Yaranı tazeledim ama...
* İlişki özürlüyüz yazınızı ve diğerlerini bugün okudum, tam anlamıyla bittim. Benim de havada asık kalanlara tahammülüm yok, merak ettiğim ilişkinin bitip bitmediğini nasıl anlar insan?.. Yaranızı tazeledim belki de ama olsun, zaten yara izi geçmez hem baktıkça aynı hatayı yapmayı engeller.
(SERPiL)

* Sana öyle geliyor Serpilciğim. Baktıkça aynı hatayı yapasım geliyor benim!.. Keşke bütün yaralar öyle güzel olsa ve tazelense her hatırlatıldığında...

Verilen bilgiler:
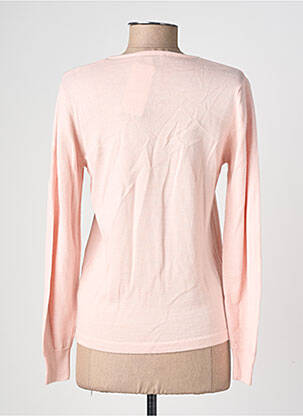 Pull coupe cintrée manches longues rose GEVANA femme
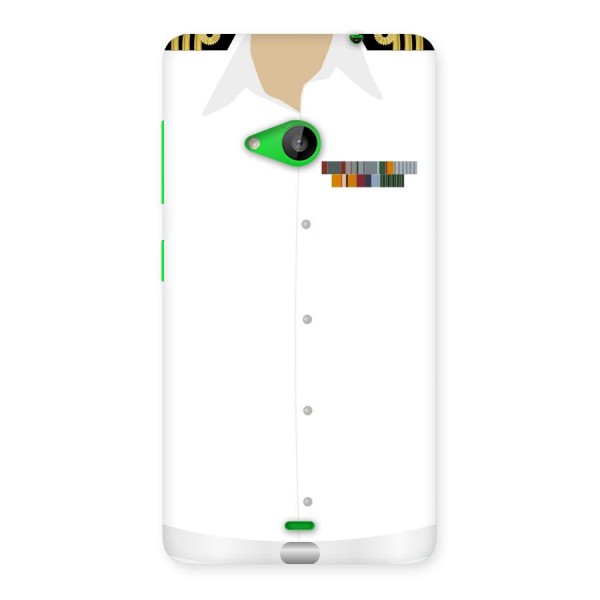Navy Uniform Back Case for Lumia 535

Görev A:
Aşağıdaki ifadeler alıntı metinle uyuşuyor mu? Her biri için evet ya da hayır deyip karar veren sözleri metinden aynen alıntılar mısınız? (i) Serpil, ilişki özürlüyüz yazısını ve diğerlerini bugün okuduğunu söylüyor. (ii) Yanıtta yazar, yaraya baktıkça aynı hatayı yapmaktan kaçındığını belirtiyor. (iii) Serpil'e göre yara izi zamanla geçer.
Görev B:
Alıntı metinden, "Yaranı tazeledim ama..." sözleriyle başlayıp "hatayı yapmayı engeller." sözlerinden sonra biten bölümü olduğu gibi çıkarır mısınız?

Yanıt alanı A:
(i) Evet: "İlişki özürlüyüz yazınızı ve diğerlerini bugün okudum"
(ii) Hayır: "Baktıkça aynı hatayı yapasım geliyor benim!.."
(iii) Hayır: "zaten yara izi geçmez"

Yanıt alanı B:
Yaranı tazeledim ama...
* İlişki özürlüyüz yazınızı ve diğerlerini bugün okudum, tam anlamıyla bittim. Benim de havada asık kalanlara tahammülüm yok, merak ettiğim ilişkinin bitip bitmediğini nasıl anlar insan?.. Yaranızı tazeledim belki de ama olsun, zaten yara izi geçmez hem baktıkça aynı hatayı yapmayı engeller.